Voorbeeld van extern insluitmodel voor Vector Search (OpenAI)

Notitieblokversie van deze pagina openen

In dit notebook ziet u hoe u de Vector Search Python SDK gebruikt, die een VectorSearchClient biedt als primaire API voor het werken met Vector Search.

In dit notebook wordt ondersteuning van Databricks voor externe modellen gebruikt om toegang te krijgen tot een OpenAI-embeddingsmodel en embeddings te genereren.

%pip install --upgrade --force-reinstall databricks-vectorsearch tiktoken
dbutils.library.restartPython()

from databricks.vector_search.client import VectorSearchClient

vsc = VectorSearchClient(disable_notice=True)

# Display help for the Vector Search Client
help(VectorSearchClient)

Speelgoedgegevensset laden in de brontabel van Delta

Hieronder wordt de Delta-tabel gemaakt.

# Specify the catalog and schema to use. You must have USE_CATALOG privilege on the catalog and USE_SCHEMA and CREATE_TABLE privileges on the schema.
# Change the catalog and schema here if necessary.

catalog_name = "main"
schema_name = "default"


source_table_name = "wiki_articles_demo"
source_table_fullname = f"{catalog_name}.{schema_name}.{source_table_name}"

# Uncomment the following line if you want to start from scratch.

# spark.sql(f"DROP TABLE {source_table_fullname}")

source_df = spark.read.parquet("/databricks-datasets/wikipedia-datasets/data-001/en_wikipedia/articles-only-parquet").limit(10)
display(source_df)

Voorbeeldgegevensset deel

Het segmenteren van de voorbeelddataset helpt u voorkomen dat de contextlimiet van het embeddingmodel wordt overschreden. Het OpenAI-model ondersteunt maximaal 8192 tokens. Databricks raadt echter aan om de gegevens op te splitsen in kleinere contextsegmenten, zodat u een grotere verscheidenheid aan voorbeelden kunt invoeren in het redeneringsmodel voor uw RAG-toepassing.

Zelf proberen » Zet de alinea uit het tekstfragment die begint met "Het segmenteren van de voorbeelddataset" om in een korte opsomming met de belangrijkste feiten. De lijst hieronder heeft niets met het tekstfragment te maken.

Gegevenslijst »
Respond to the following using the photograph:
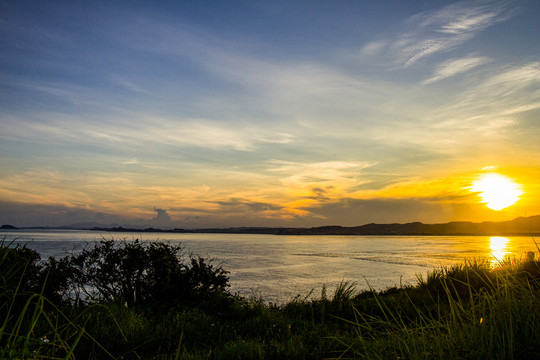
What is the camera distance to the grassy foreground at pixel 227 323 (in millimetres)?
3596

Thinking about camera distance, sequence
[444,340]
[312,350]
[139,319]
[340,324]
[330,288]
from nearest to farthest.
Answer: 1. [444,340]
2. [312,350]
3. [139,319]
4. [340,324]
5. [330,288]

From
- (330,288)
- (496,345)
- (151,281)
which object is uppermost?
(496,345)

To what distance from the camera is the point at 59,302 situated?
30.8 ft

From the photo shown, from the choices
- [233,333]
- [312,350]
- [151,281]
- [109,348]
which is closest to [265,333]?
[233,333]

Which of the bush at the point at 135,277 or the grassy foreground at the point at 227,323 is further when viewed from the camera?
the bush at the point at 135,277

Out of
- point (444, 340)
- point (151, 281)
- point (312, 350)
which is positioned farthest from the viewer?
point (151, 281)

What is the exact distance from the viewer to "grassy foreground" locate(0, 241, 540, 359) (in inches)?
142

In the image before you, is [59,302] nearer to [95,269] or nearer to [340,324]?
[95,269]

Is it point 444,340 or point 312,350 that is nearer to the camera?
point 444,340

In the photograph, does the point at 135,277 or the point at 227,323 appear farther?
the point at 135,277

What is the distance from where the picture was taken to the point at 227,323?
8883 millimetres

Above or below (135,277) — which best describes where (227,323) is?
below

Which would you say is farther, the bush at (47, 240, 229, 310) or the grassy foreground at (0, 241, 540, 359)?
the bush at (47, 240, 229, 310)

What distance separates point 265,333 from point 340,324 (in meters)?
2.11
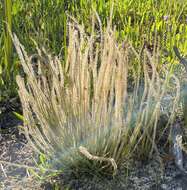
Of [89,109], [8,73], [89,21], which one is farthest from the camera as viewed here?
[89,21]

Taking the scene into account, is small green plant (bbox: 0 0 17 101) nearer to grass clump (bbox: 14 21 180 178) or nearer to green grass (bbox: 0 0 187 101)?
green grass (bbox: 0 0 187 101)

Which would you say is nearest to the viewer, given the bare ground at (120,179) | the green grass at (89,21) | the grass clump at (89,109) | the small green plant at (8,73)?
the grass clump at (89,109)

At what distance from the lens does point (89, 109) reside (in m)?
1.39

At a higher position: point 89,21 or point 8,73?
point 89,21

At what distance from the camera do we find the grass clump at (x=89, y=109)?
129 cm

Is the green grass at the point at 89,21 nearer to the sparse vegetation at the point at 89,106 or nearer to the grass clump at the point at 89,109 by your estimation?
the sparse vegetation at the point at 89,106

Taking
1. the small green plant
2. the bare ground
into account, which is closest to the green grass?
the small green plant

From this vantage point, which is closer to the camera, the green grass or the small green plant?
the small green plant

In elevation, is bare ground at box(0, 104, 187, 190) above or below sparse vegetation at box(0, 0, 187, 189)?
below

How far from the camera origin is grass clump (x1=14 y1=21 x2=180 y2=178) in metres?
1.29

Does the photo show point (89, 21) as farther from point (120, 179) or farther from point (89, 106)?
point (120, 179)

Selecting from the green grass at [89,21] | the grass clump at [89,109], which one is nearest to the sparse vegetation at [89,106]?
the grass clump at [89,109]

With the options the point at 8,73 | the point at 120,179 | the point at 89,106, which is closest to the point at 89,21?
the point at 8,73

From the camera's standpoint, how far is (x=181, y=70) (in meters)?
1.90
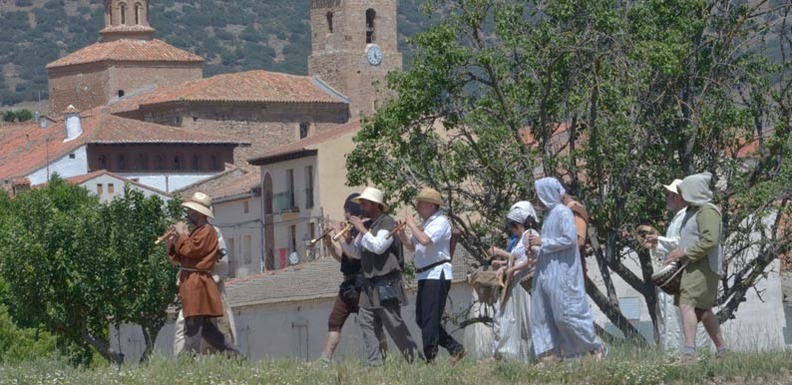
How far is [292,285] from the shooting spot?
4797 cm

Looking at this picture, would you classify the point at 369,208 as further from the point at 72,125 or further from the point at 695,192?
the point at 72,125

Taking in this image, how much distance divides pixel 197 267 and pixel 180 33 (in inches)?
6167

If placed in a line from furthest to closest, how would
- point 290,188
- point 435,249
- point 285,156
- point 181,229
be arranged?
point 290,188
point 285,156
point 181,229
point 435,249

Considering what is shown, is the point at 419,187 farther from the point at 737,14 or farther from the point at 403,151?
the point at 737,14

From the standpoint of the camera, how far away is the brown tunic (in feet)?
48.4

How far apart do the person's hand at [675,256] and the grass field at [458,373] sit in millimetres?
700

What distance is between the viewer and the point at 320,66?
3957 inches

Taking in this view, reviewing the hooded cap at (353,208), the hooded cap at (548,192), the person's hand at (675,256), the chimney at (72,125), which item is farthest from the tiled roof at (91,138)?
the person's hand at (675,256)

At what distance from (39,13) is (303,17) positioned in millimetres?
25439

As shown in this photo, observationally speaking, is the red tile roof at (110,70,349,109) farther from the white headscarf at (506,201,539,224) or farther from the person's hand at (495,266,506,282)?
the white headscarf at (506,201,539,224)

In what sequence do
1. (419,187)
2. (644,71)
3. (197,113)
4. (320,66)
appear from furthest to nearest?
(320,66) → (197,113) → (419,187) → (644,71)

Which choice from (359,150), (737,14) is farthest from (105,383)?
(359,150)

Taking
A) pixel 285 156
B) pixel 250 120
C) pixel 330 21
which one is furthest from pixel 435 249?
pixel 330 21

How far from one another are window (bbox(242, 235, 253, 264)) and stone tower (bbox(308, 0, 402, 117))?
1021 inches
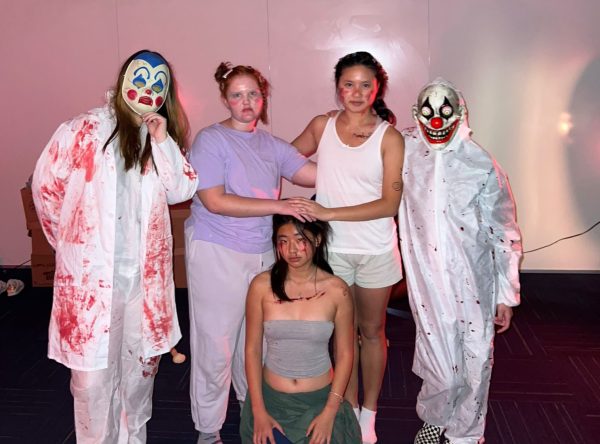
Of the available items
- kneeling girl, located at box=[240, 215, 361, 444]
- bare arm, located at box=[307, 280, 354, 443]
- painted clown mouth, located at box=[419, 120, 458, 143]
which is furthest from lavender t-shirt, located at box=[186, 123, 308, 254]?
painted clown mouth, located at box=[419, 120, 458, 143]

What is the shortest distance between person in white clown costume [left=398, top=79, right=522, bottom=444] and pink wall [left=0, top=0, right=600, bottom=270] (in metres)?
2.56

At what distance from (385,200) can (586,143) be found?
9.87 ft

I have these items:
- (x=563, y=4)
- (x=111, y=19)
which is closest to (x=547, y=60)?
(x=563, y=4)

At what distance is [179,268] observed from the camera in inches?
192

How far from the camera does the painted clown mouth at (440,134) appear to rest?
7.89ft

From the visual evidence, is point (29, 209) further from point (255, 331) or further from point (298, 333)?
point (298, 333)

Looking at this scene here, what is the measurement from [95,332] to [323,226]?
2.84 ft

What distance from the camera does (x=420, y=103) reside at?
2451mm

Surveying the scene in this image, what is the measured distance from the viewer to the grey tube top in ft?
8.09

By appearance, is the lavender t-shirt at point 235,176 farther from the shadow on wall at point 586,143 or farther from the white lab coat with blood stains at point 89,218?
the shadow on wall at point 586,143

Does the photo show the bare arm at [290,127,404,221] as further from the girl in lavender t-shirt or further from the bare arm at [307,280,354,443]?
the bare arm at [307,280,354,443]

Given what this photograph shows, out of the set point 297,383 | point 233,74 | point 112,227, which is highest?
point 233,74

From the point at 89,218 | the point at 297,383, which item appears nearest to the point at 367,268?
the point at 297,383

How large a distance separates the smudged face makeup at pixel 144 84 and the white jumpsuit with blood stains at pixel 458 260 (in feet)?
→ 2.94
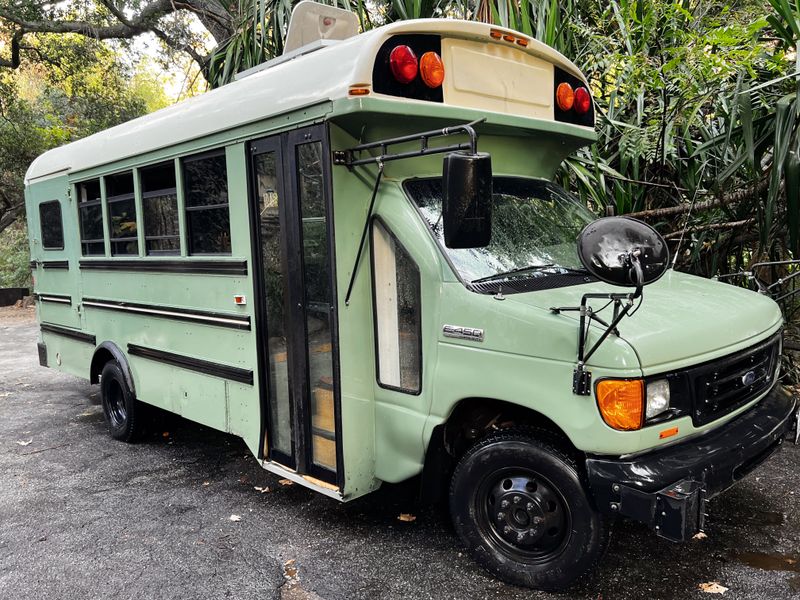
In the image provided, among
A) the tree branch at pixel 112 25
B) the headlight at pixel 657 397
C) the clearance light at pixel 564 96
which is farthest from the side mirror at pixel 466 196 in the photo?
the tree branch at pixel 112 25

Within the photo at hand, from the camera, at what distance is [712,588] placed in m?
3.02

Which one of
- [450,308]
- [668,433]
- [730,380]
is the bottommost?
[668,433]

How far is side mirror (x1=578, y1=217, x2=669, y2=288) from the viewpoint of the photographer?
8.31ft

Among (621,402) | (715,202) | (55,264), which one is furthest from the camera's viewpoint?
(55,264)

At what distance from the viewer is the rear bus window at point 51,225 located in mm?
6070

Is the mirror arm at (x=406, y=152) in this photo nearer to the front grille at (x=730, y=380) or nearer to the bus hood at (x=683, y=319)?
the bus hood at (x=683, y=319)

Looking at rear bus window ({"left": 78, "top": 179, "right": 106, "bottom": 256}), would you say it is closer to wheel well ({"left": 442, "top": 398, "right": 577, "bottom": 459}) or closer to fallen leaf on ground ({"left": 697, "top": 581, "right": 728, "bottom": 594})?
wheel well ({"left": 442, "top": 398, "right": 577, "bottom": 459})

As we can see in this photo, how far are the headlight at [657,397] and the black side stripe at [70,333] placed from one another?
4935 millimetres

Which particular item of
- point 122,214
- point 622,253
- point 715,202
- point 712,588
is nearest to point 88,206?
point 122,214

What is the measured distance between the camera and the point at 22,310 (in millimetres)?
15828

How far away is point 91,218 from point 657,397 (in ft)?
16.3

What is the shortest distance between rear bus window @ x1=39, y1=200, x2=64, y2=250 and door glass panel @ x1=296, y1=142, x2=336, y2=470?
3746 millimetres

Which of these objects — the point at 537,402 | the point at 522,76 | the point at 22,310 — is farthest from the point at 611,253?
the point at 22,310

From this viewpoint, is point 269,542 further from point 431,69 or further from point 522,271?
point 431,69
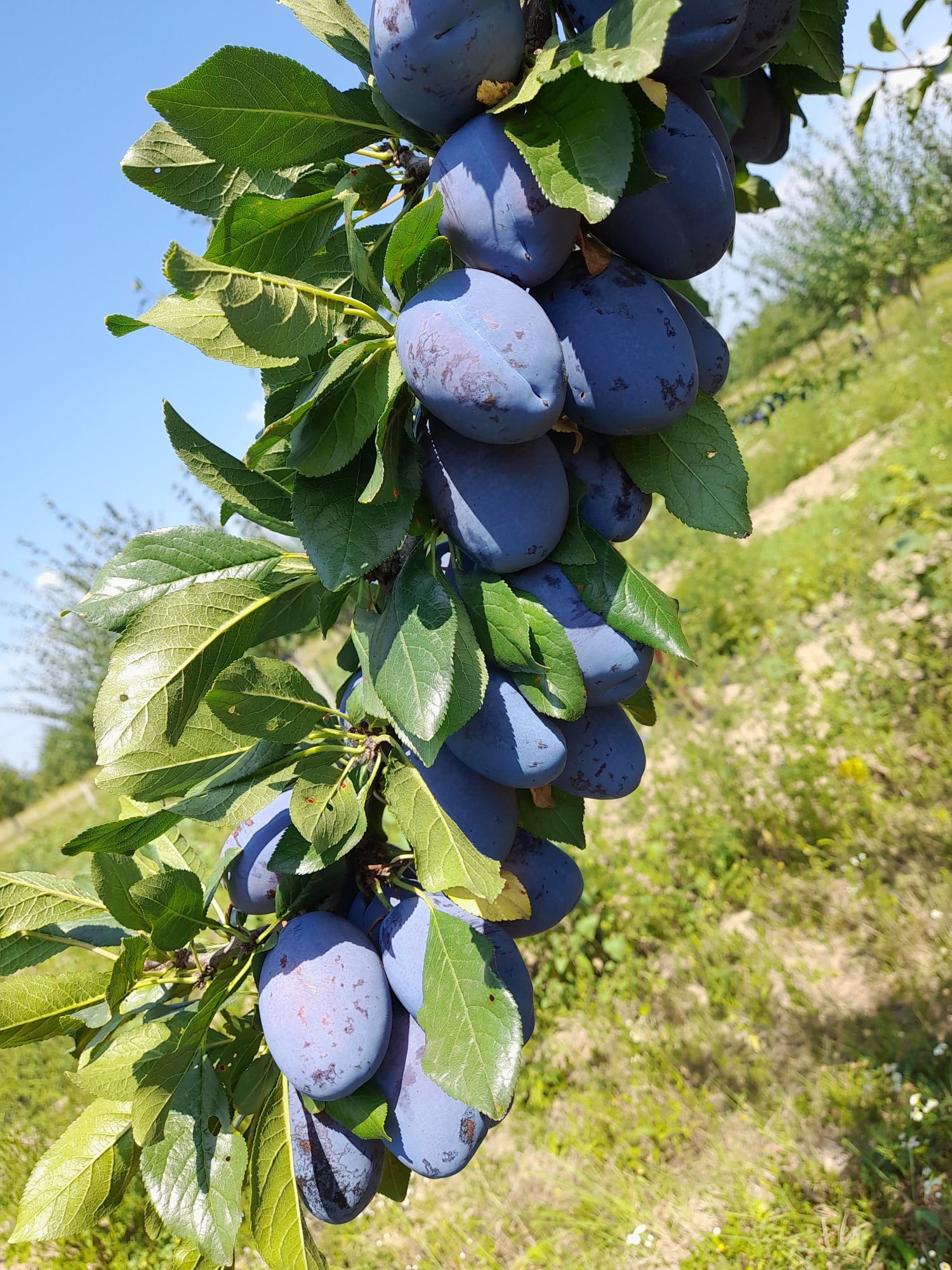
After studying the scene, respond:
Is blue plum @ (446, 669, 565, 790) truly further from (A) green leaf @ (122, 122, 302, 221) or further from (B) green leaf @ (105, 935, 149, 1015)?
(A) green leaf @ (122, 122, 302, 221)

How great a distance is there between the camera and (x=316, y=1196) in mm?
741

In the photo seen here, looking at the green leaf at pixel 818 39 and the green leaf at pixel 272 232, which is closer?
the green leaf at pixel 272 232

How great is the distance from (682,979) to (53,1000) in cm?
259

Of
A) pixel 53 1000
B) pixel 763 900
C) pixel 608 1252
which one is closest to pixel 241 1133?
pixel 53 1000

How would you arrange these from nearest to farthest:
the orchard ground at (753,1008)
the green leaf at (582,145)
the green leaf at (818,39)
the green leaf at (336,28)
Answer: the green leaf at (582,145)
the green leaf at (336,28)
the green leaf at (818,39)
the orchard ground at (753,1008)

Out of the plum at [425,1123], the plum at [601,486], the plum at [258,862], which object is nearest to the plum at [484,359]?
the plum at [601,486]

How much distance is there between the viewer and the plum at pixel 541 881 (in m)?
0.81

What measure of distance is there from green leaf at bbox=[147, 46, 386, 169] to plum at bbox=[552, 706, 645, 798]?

Uitwerking hieronder »
- Het segmenteren van de voorbeelddataset voorkomt dat de contextlimiet van het embeddingmodel wordt overschreden.
- Het OpenAI-model ondersteunt maximaal 8192 tokens.
- Databricks raadt aan de gegevens op te splitsen in kleinere contextsegmenten.
- Zo kan een grotere verscheidenheid aan voorbeelden in het redeneringsmodel van een RAG-toepassing worden ingevoerd.